◆ READING TEXT
• • • • •
Hurricane Preparedness

hurricane preparedness
Hurricane Preparedness – Are you Prepared?

In light of recent tornadoes throughout America’s heartland, Tropical Storm Andrea and the beginning of our Hurricane season, we wanted to provide you a guide to hurricane preparedness. Any storm can be dangerous, but the advantage of a hurricane over a tornado is the warning time. With scientific advancements, meteorologists can give tornado warnings 20 minutes before the storm hits, whereas a coming hurricane allows for up to 2 weeks of preparation. While the warning times are greater, a hurricane is still a potentially extremely dangerous situation where preparation is key to mitigating potential problems during & after a storm.

Knowing the difference between the National Weather Service watches and warnings is important in the timing of your preparation. A watch lets you know that weather conditions are favorable. It literally means “be on guard”, conditions are possible. Watches are typically issued 48 hours in advance. A warning requires immediate action. This means conditions are expected. Warnings are typically issued 36 hours in advance.


*Hurricane Preparedness Checklist*


  • Review your plan
  • Determine your (lee county evacuation route or collier county evacuation route) or preferred location/shelter if required to evacuate
  • Keep your prescriptions full and up-to-date (include OTC meds)
  • Pack a First Aid Kit, include sunscreen and insect repellant
  • Purchase a car charger for your cell phone, if you don’t already own one
  • Keep your vehicles fueled
  • Download an app to your Smartphone that can notify people where you are
  • Stock up on batteries for flashlights, radio, cell phone, etc.
• • • • •
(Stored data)
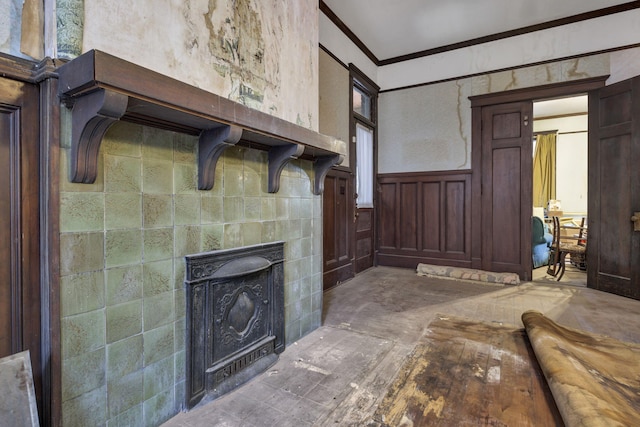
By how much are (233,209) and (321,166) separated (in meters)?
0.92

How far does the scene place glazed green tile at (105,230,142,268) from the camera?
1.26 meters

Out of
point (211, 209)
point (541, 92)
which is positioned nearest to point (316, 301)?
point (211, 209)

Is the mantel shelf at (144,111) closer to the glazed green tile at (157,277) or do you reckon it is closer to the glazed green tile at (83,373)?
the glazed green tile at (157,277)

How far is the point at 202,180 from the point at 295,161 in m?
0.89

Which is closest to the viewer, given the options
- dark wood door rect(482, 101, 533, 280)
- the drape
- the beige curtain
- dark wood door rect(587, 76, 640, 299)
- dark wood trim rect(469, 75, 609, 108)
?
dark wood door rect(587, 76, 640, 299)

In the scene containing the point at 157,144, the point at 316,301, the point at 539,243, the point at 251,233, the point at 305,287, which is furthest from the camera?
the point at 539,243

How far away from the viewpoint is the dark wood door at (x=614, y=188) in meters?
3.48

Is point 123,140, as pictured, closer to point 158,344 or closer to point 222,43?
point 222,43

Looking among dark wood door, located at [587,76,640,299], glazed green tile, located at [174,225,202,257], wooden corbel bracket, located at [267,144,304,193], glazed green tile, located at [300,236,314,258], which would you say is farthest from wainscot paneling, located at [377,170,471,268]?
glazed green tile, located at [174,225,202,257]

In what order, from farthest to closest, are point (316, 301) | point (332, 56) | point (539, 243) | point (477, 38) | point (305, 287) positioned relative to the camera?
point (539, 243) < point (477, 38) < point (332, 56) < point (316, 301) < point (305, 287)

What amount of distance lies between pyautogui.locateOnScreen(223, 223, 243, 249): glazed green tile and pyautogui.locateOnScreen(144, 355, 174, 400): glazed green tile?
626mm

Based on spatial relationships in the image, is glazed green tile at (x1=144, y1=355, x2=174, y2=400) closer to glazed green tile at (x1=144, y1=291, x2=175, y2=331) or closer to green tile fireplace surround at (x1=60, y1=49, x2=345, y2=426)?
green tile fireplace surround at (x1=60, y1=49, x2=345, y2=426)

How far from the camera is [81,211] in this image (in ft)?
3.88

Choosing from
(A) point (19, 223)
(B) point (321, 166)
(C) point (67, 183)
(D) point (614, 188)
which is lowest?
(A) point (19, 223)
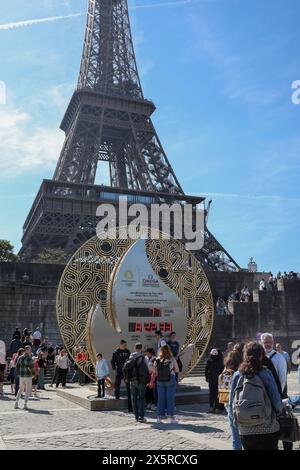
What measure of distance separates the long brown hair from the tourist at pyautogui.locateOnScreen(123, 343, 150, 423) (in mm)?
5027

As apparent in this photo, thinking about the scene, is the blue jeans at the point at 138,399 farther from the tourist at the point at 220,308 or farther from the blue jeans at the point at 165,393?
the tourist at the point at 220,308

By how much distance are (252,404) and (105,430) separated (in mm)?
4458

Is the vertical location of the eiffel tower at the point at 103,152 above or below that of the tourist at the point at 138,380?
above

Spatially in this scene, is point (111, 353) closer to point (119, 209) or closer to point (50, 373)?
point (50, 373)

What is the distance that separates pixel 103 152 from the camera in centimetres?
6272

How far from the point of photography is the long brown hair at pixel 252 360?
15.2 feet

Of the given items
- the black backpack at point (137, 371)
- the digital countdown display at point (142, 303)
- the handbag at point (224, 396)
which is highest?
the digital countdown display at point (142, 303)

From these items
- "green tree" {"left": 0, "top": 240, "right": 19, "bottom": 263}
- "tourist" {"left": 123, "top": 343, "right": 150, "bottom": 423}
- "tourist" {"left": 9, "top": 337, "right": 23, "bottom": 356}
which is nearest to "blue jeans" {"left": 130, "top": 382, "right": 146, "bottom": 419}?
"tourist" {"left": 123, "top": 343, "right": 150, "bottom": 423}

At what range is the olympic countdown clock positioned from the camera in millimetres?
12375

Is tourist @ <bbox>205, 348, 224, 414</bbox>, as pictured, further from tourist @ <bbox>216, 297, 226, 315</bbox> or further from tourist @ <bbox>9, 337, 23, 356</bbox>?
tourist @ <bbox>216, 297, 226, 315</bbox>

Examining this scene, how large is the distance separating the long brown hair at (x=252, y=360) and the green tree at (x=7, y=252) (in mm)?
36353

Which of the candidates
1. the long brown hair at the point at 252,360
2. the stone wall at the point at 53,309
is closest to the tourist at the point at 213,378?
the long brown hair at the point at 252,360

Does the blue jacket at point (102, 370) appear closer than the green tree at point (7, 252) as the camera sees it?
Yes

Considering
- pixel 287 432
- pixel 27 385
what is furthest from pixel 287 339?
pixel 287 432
• • • • •
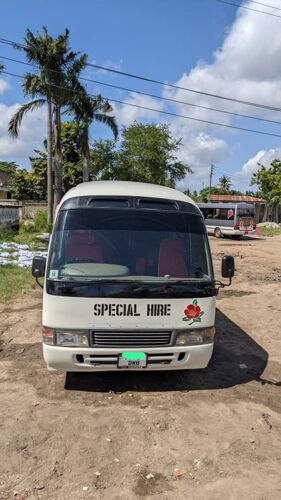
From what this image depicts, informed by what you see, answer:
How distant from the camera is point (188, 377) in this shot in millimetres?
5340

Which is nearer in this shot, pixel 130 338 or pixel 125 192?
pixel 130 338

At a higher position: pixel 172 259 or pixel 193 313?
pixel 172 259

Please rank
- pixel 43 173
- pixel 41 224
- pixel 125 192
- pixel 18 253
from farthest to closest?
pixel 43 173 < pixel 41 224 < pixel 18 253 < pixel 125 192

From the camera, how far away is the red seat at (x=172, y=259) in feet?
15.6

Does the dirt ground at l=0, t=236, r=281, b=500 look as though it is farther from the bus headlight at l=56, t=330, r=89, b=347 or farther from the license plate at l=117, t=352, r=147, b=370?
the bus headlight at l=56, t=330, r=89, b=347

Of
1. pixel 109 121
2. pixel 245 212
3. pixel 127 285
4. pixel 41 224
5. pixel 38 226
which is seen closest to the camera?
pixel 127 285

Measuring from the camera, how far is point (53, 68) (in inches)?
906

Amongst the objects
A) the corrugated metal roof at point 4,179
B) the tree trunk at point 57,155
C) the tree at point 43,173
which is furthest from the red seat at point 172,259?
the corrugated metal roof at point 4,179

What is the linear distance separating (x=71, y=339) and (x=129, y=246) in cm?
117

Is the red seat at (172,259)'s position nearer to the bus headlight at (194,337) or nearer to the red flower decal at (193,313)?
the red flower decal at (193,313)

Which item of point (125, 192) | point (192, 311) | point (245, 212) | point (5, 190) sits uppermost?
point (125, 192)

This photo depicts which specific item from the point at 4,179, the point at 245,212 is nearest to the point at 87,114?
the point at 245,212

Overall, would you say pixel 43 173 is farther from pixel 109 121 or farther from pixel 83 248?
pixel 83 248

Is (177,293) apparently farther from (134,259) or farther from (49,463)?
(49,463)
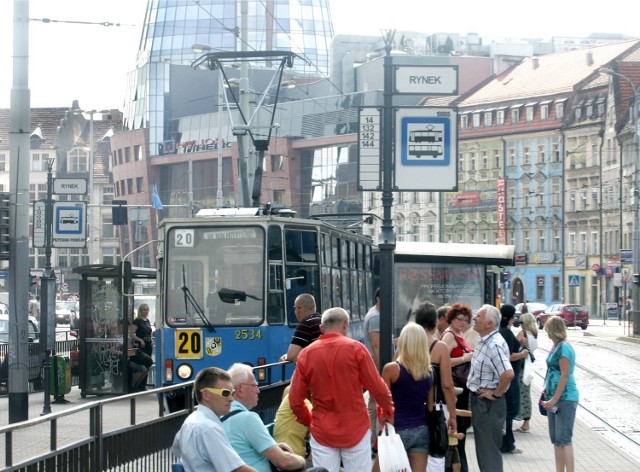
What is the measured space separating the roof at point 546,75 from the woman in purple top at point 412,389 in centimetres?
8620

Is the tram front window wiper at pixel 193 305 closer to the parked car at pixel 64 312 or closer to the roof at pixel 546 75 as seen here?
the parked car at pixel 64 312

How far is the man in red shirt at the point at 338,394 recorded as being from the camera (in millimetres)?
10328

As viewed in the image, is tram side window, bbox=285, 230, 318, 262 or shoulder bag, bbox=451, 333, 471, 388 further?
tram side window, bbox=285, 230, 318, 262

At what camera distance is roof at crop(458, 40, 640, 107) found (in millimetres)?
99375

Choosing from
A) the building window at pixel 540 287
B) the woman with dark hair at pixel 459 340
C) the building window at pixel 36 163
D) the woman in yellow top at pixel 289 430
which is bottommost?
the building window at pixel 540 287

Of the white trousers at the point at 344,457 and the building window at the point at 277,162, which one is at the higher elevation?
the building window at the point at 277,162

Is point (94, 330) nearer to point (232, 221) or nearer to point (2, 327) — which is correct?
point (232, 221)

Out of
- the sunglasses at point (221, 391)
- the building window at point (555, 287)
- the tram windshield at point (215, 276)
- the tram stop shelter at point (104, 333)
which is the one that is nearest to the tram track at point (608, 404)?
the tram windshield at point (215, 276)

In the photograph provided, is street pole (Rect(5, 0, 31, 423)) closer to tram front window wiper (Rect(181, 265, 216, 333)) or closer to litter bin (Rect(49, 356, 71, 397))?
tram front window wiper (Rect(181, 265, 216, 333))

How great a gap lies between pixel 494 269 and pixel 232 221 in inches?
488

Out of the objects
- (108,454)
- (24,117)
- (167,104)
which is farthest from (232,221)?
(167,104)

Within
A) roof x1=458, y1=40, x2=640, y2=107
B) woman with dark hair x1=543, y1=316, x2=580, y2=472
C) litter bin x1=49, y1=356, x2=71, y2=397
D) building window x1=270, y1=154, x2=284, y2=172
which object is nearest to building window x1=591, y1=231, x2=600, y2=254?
• • • • •
◆ THINGS TO DO
1 – Decide whether each statement below agrees with the hurricane preparedness text, answering yes or no and quoting the exact words from the text that decide it.
(a) Watches are typically issued 48 hours in advance.
(b) Meteorologists can give tornado warnings up to 2 weeks before the storm hits.
(c) The checklist calls for including sunscreen and insect repellant in a First Aid Kit.
2 – Please resume the hurricane preparedness text, picking up right after its final line.

◆ SOLVED TASKS
1 –
(a) Yes: "Watches are typically issued 48 hours in advance."
(b) No: "meteorologists can give tornado warnings 20 minutes before the storm hits"
(c) Yes: "Pack a First Aid Kit, include sunscreen and insect repellant"

2 –
  • Buy food that will keep and store drinking water
  • Buy plywood or other material to protect home
  • Make an inventory list of personal property
  • Take pictures of your home
  • Trim trees and shrubbery
  • Clear clogged rain gutters and downspouts
  • Decide how you will secure your boat or where you will need to move it to
  • Review your insurance policy
  • Determine arrangement options for pets should you need to evacuate

72 Hours Before the Storm

  • Discuss your plans and options with family
  • Closely monitor local TV, radio and online resources for the latest weather information
  • Check food, water, batteries and other supplies
  • Withdraw cash from bank
  • Pay bills that are due soon
  • If you plan to go to a hotel, make your reservations
  • If you plan to go to a shelter, call to make sure they are open
  • Fill your car’s fuel tank, check tire pressure and fluid levels
  • Gather valuables to take with you or put them in a safe, waterproof location

48 Hours Before the Storm
– A watch has been issued

  • Turn your refrigerator and freezer to the coldest setting
  • Lower the air conditioning temperature in your home
  • Move patio furniture and other loose items indoors
  • Closely monitor local TV, radio and online resources for the latest weather information
  • Install storm shutters or protect windows with plywood
  • Take down awnings and canopies
  • Re-check car’s fuel level
  • Re-check batteries and canned food supply
  • Re-check drinking water supply (One gallon per person/day is recommended)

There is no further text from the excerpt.